• _Consignes et exigences_
Rassemblez toutes les lignes des entrées ci-dessous qui contiennent le mot « distant ». La casse doit être respectée.

• _Entrées fournies_

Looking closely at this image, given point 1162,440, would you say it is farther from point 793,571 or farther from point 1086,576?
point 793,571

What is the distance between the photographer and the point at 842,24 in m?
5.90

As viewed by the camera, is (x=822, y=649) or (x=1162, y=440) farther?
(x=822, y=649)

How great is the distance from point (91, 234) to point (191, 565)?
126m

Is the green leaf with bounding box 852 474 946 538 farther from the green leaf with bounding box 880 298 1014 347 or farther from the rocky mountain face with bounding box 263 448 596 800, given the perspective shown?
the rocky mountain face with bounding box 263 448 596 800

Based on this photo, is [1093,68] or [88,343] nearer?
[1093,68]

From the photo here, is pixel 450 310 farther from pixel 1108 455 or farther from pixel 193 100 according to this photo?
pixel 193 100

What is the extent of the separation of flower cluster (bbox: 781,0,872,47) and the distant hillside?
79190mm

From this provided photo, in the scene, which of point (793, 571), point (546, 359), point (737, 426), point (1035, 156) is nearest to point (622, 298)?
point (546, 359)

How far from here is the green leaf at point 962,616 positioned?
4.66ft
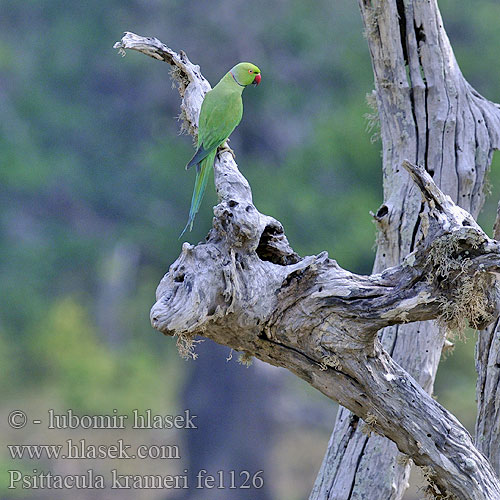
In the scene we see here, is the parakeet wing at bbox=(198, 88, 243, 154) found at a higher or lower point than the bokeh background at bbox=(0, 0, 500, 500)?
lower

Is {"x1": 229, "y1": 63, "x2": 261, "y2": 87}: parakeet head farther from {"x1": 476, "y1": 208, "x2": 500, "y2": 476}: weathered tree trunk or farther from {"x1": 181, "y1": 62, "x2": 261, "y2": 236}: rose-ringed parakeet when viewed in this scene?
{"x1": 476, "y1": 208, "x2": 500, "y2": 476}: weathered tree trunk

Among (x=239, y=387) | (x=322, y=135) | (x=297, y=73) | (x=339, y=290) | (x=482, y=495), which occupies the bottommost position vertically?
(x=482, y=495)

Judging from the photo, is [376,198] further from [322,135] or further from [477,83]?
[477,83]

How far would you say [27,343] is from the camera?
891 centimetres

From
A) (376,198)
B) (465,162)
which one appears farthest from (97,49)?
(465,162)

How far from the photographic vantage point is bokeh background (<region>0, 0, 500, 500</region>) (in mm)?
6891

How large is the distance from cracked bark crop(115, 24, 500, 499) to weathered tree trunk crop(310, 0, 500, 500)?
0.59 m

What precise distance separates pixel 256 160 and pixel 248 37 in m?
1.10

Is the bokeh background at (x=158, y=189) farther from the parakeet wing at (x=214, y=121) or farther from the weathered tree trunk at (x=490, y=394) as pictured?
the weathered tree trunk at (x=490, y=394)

--

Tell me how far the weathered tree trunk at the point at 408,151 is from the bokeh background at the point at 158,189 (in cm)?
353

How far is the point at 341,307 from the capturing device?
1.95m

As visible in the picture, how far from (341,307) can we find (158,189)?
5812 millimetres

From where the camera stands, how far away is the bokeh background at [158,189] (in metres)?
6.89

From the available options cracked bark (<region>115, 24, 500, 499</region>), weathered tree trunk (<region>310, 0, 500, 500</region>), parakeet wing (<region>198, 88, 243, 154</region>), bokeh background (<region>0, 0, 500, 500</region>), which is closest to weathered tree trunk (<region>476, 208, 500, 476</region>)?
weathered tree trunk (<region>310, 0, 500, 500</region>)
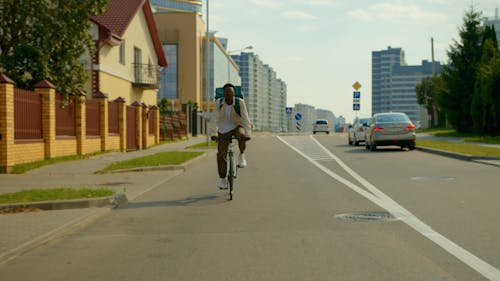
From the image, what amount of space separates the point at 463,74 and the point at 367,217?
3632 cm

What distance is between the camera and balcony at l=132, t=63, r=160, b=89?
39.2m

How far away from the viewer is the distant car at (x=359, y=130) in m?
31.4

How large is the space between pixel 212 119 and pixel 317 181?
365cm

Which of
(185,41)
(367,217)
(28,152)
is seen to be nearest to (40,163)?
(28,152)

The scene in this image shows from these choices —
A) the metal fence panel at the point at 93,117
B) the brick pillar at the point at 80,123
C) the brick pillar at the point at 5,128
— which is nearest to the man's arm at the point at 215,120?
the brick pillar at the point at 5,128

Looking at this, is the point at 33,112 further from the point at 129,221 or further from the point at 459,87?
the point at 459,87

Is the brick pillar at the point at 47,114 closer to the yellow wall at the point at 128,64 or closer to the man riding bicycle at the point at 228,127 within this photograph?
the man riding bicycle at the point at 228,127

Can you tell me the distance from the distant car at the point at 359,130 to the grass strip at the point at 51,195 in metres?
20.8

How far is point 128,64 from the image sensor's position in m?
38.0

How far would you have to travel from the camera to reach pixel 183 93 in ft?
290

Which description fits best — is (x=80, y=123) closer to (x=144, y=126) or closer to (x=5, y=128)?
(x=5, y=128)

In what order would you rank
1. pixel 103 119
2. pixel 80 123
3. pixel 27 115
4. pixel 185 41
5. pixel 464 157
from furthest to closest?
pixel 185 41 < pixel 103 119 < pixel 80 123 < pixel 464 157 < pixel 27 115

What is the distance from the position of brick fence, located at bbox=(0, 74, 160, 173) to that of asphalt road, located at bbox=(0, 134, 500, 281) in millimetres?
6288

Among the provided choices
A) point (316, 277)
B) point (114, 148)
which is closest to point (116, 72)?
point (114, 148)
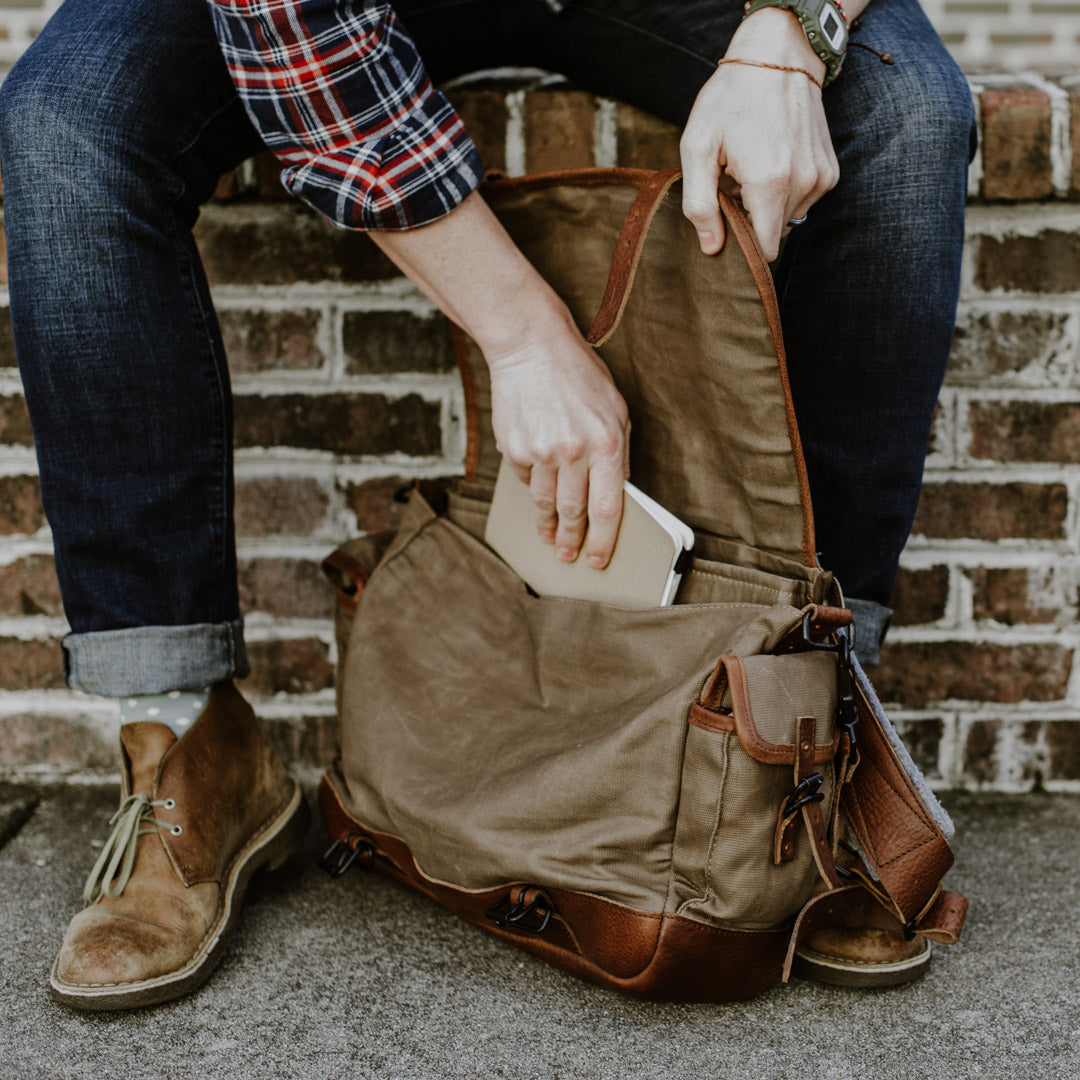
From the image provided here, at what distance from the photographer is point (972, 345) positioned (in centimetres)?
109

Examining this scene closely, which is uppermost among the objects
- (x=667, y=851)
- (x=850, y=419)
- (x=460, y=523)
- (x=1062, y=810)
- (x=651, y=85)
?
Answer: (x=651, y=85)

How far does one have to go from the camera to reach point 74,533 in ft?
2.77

• _La solution_
What is the extent of the separation of flower cluster (bbox: 781,0,872,47) and the distant hillside?
How far away from the viewer is the distant car at (x=359, y=130) in m?
Can you tell me the distance from the distant car at the point at 359,130 to the grass strip at the point at 51,195 in metres?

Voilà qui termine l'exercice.